Kutipan yang Disediakan:
Jokowi Patok Rupiah Rp 14.600/US$ di RAPBN 2021, Masuk Akal?

Jakarta, CNBC Indonesia - Presiden Joko Widodo (Jokowi) dalam pidato nota keuangan Jumat (14/8/2020) menyebutkan bahwa RAPBN 2021 disusun dengan asumsi rupiah di level Rp 14.600 per dolar Amerika Serikat (AS). Terakhir, rupiah sudah di level 14.700. Terlalu optimistis?
"Rupiah diperkirakan bergerak pada kisaran Rp 14.600 per US Dollar," demikian tutur Presiden dalam pidato kenegaraan tersebut.
Level ini terhitung melemah dibandingkan dengan posisi penutupan Jumat (14/8/2020), di mana rupiah berakhir di level Rp 14.720/US$, atau terhitung melemah 0,89% dari level awal pekan Rp 14.590/US$.
Sekilas, level rupiah yang dipatok di APBN 2021 itu memang terlihat lebih kuat dibandingkan dengan penutupan kemarin, atau pemerintah seperti terlihat optimistis rupiah bakal menguat meski perekonomian dunia masih dibayangi risiko gelombang kedua Covid-19.
Belum lagi jika bicara Pembatasan Sosial Berskala Besar (PSBB) Transisi Fase I di DKI Jakarta yang diperpanjang sehingga membuat prospek pemulihan ekonomi nasional menjadi lebih lambat. Jabodetabek menyumbang nyaris 40% dari perekonomian nasional.
Namun, jika kita bandingkan dengan rerata pergerakan tahun ini, maka sejatinya pemerintah cenderung konservatif karena level Rp 14.600 terhitung lebih lemah dari rerata pergerakan rupiah sepanjang tahun berjalan (year to date/YTD) yang berada di level Rp 14.540 per dolar AS.
Rupiah memang akhir-akhir ini melemah karena kombinasi beberapa faktor mulai dari pengumuman perpanjangan PSBB Transisi Fase I DKI Jakarta, sehingga risiko resesi meningkat seperti yang diramal oleh Bank Dunia dalam laporan Indonesia Economic Prospects edisi Juli 2020.
Lembaga yang berkantor pusat di Washington (AS) itu memperkirakan ekonomi Indonesia tidak tumbuh alias 0%. Namun Bank Dunia punya skenario kedua, yaitu ekonomi Indonesia terkontraksi -2% pada 2020 jika resesi global ternyata lebih dalam dan pembatasan sosial (social distancing) domestik lebih ketat.
"Ekonomi Indonesia bisa saja memasuki resesi jika pembatasan sosial berlanjut pada kuartal III-2020 dan kuartal IV-2020 dan/atau resesi ekonomi dunia lebih parah dari perkiraan sebelumnya," tulis Bank Dunia dalam laporan berjudul The Long Road to Recovery.

Informasi Hasil Ekstraksi:
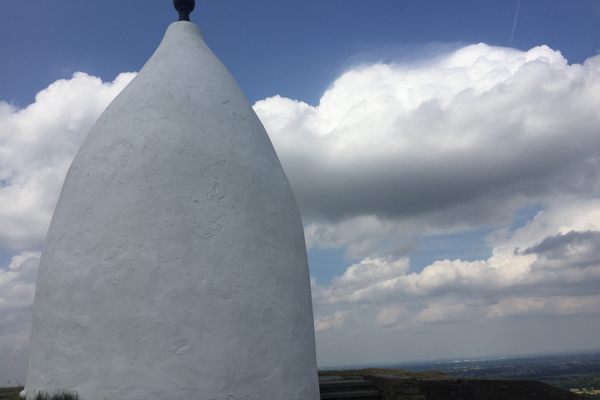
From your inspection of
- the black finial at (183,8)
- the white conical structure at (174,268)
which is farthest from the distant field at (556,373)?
the black finial at (183,8)

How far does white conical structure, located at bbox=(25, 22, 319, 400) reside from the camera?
498cm

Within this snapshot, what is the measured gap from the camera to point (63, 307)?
5336 millimetres

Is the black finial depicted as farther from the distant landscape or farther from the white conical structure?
the distant landscape

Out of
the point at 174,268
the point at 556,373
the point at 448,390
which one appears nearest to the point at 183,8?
the point at 174,268

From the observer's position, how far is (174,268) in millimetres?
5164

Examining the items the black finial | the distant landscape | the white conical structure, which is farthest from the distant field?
the black finial

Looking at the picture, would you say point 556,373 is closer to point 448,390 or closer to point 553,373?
point 553,373

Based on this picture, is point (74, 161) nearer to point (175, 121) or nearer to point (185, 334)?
point (175, 121)

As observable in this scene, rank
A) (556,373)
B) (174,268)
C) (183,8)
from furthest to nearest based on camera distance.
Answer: (556,373) → (183,8) → (174,268)

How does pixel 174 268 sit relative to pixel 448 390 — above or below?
above

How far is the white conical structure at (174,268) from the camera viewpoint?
4.98m

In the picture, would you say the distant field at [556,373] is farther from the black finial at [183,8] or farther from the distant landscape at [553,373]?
the black finial at [183,8]

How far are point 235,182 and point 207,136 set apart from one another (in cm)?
67

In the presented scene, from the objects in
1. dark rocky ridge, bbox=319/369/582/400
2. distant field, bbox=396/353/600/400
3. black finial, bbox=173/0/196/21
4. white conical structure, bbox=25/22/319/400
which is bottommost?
distant field, bbox=396/353/600/400
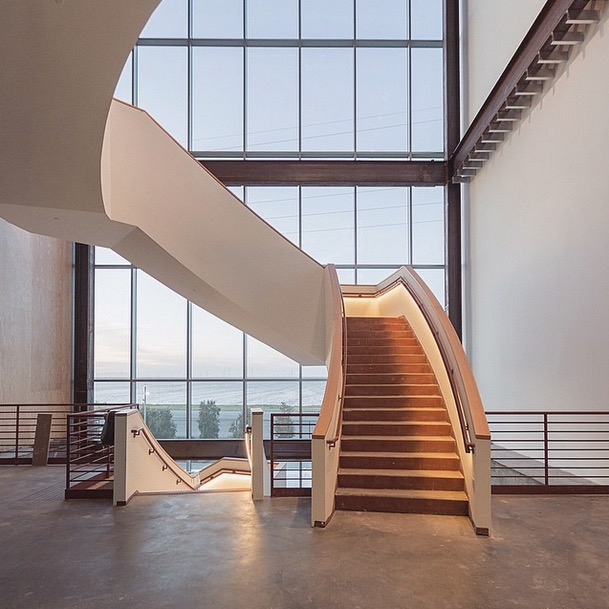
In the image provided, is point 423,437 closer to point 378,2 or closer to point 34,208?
point 34,208

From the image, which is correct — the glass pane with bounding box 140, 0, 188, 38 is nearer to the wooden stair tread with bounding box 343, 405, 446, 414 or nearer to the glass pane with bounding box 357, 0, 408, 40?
the glass pane with bounding box 357, 0, 408, 40

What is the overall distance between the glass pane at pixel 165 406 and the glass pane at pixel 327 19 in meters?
9.74

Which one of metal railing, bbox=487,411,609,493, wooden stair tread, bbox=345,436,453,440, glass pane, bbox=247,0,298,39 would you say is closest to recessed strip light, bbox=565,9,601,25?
metal railing, bbox=487,411,609,493

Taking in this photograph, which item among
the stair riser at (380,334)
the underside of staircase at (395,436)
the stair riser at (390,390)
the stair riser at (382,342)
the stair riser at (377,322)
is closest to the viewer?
the underside of staircase at (395,436)

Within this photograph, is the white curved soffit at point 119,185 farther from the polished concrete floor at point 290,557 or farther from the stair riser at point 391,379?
the polished concrete floor at point 290,557

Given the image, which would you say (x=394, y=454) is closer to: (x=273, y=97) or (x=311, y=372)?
(x=311, y=372)

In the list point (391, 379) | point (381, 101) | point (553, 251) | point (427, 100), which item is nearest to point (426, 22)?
point (427, 100)

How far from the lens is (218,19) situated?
14891 mm

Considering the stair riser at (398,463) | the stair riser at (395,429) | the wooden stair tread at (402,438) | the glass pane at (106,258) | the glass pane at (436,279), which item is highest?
the glass pane at (106,258)

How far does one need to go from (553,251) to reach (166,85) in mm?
10676

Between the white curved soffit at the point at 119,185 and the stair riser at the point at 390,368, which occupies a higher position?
the white curved soffit at the point at 119,185

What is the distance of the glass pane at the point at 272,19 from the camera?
1487cm

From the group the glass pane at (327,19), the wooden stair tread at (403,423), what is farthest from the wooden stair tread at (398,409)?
the glass pane at (327,19)

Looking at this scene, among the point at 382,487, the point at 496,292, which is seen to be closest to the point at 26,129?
the point at 382,487
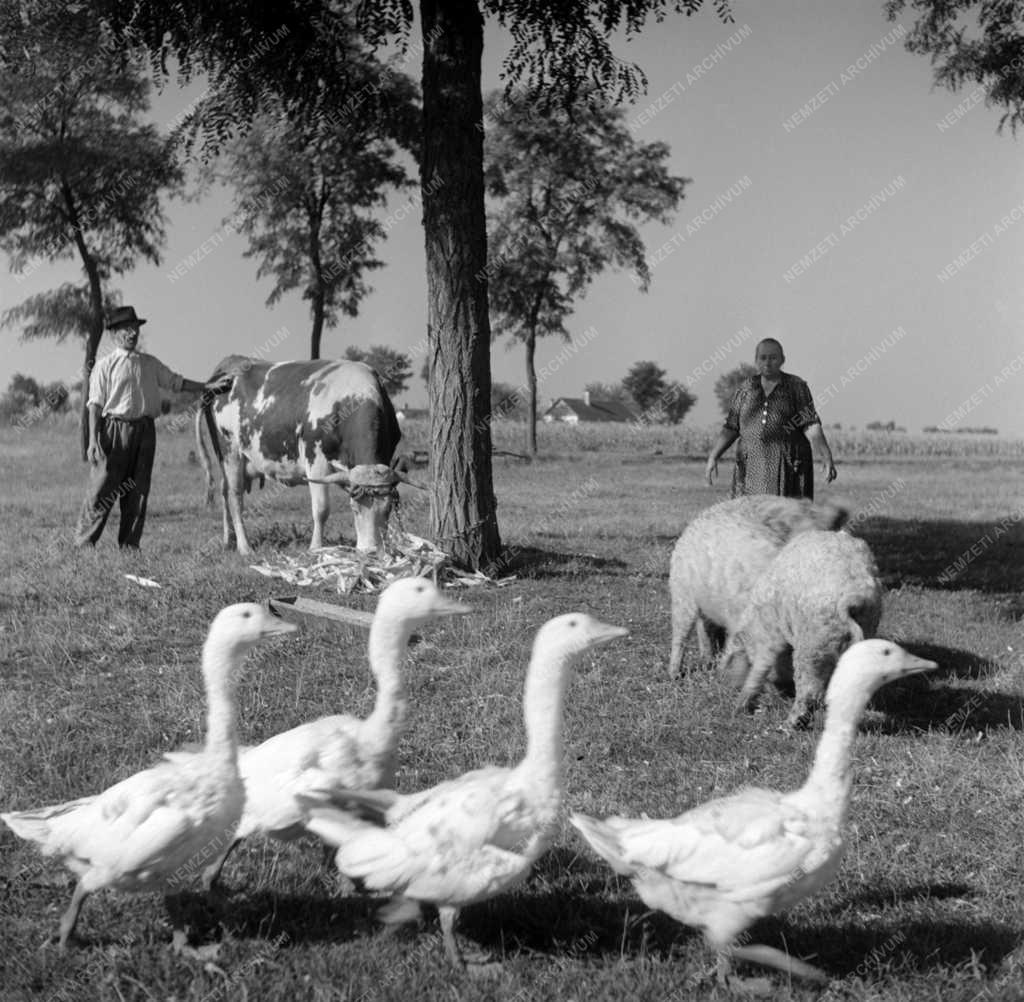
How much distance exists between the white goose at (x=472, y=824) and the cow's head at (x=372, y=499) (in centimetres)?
860

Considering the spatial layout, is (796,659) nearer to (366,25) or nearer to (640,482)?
(366,25)

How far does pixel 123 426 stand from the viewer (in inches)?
552

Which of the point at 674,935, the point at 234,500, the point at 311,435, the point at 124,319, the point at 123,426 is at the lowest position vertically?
the point at 674,935

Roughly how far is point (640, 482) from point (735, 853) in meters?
25.6

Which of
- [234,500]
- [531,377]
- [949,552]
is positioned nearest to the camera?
[234,500]

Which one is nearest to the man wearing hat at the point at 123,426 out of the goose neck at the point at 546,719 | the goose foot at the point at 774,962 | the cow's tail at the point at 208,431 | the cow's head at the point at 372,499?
the cow's tail at the point at 208,431

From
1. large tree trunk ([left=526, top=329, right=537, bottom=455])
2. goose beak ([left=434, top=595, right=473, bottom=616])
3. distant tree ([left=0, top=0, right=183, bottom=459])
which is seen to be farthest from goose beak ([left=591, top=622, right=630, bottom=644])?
large tree trunk ([left=526, top=329, right=537, bottom=455])

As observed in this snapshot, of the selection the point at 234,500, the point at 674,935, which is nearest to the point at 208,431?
the point at 234,500

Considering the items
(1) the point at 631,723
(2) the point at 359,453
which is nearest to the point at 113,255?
(2) the point at 359,453

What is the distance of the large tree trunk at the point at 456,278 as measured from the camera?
1255cm

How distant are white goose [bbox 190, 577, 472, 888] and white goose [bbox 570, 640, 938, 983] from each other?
94 centimetres

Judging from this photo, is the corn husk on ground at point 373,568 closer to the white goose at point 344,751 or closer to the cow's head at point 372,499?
the cow's head at point 372,499

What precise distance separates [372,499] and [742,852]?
30.6ft

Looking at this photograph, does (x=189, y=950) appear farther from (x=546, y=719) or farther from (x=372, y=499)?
(x=372, y=499)
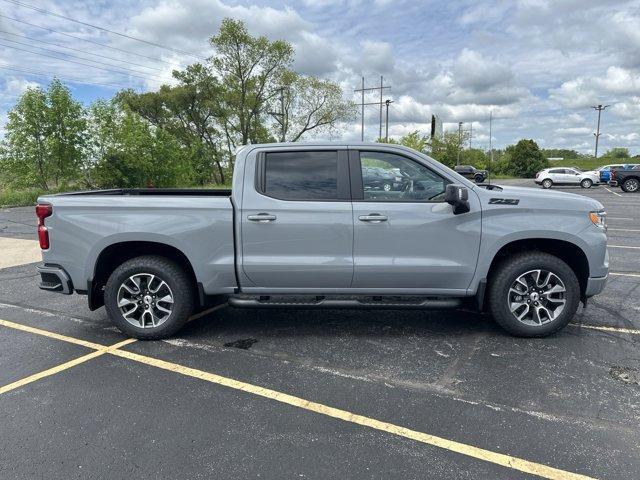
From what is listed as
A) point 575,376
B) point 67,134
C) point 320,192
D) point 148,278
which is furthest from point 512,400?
point 67,134

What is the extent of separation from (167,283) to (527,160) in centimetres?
7596

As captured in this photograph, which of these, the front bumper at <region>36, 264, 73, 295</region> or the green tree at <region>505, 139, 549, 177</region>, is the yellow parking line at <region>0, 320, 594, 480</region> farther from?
the green tree at <region>505, 139, 549, 177</region>

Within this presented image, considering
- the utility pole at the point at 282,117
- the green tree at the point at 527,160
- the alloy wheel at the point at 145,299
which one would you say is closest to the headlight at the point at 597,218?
the alloy wheel at the point at 145,299

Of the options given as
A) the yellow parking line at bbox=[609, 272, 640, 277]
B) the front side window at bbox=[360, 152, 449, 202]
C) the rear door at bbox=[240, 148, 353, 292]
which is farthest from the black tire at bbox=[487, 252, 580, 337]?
the yellow parking line at bbox=[609, 272, 640, 277]

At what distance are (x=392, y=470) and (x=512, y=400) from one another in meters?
1.22

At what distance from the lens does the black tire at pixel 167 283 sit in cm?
429

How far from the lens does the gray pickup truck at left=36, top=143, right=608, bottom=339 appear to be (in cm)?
414

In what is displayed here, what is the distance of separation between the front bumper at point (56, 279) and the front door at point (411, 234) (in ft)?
8.97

Coba Sendiri:
Ambil dari artikel tentang asumsi rupiah dalam RAPBN 2021 bagian yang dibuka dengan kata-kata yang memuat "Jakarta, CNBC Indonesia" dan ditutup dengan "pekan Rp 14.590/US$.", tanpa mengubah satu kata pun. Materi ini diambil dari sumber yang berbeda.

Contoh Penyelesaian:
Jakarta, CNBC Indonesia - Presiden Joko Widodo (Jokowi) dalam pidato nota keuangan Jumat (14/8/2020) menyebutkan bahwa RAPBN 2021 disusun dengan asumsi rupiah di level Rp 14.600 per dolar Amerika Serikat (AS). Terakhir, rupiah sudah di level 14.700. Terlalu optimistis?
"Rupiah diperkirakan bergerak pada kisaran Rp 14.600 per US Dollar," demikian tutur Presiden dalam pidato kenegaraan tersebut.
Level ini terhitung melemah dibandingkan dengan posisi penutupan Jumat (14/8/2020), di mana rupiah berakhir di level Rp 14.720/US$, atau terhitung melemah 0,89% dari level awal pekan Rp 14.590/US$.